• PROBLEM SET:
a – From the passage on mass spectrometry below, copy word for word the part starting with "Mass spectrometry is" and going on through "likely protein identifications.".
b – Shorten the paragraph on mass spectrometry that opens with "Mass spectrometry is a rapidly growing field," keeping its main facts.
c – Pick up the passage on mass spectrometry for protein identification after its final sentence and write what comes next.

-- EXCERPT PROVIDED follows --

Mass spectrometry is a rapidly growing field of protein analysis, which is proving useful in the identification of proteins separated by 2-D gel electrophoresis. The most common mass spectrometry protein identification technique is called peptide mass fingerprinting. This involves the generation of peptides from proteins using residue-specific enzymes, the determination of peptide masses by spectrometric techniques, and the matching of these masses against theoretical peptide libraries generated from protein sequence databases to create a list of likely protein identifications.

-- EXCERPT PROVIDED concluded --
-- INPUT DATA follows --

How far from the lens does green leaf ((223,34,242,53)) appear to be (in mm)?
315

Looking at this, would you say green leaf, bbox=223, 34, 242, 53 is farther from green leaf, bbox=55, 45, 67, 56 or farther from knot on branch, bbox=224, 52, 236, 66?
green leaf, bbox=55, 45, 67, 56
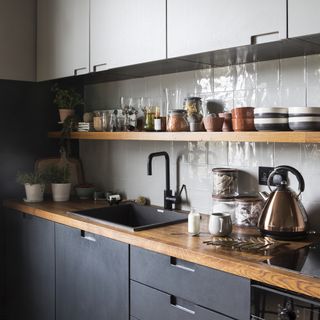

-- INPUT DATA concluded --

• ANSWERS FOR THE TASKS:
a –
Mass spectrometry is a rapidly growing field of protein analysis, which is proving useful in the identification of proteins separated by 2-D gel electrophoresis. The most common mass spectrometry protein identification technique is called peptide mass fingerprinting. This involves the generation of peptides from proteins using residue-specific enzymes, the determination of peptide masses by spectrometric techniques, and the matching of these masses against theoretical peptide libraries generated from protein sequence databases to create a list of likely protein identifications.

b –
Mass spectrometry, a fast-growing area of protein analysis, helps identify proteins separated by 2-D gel electrophoresis. Its most common identification technique, peptide mass fingerprinting, has three steps:
- cutting proteins into peptides with residue-specific enzymes
- measuring the peptide masses by spectrometric techniques
- matching those masses against theoretical peptide libraries built from protein sequence databases, which yields a list of likely protein identifications

c –
We do not currently use peptide mass fingerprinting alone for protein identification, but often use an identification approach which compares lists of best-matching proteins generated by AA composition identification and peptide mass fingerprinting techniques (see MultiIdent tool for details). For this approach, one sample is subjected to the amino acid analysis procedure to generate a list of best matching proteins, and a duplicate sample is subjected to peptide mass fingerprinting to generate an independent list of best matching proteins. Identification is achieved when lists of best-matching proteins are then compared for identical database. This technique has two main applications. Firstly, in situations where proteins are blocked at the N-terminus and cannot be used for "sequence tagging", and secondly where proteins are being identified over large or small phylogenetic distances across species boundaries. As peptide mass fingerprinting has a sample throughput similar to AA analysis, this combined identification approach is suitable for rapid protein identification.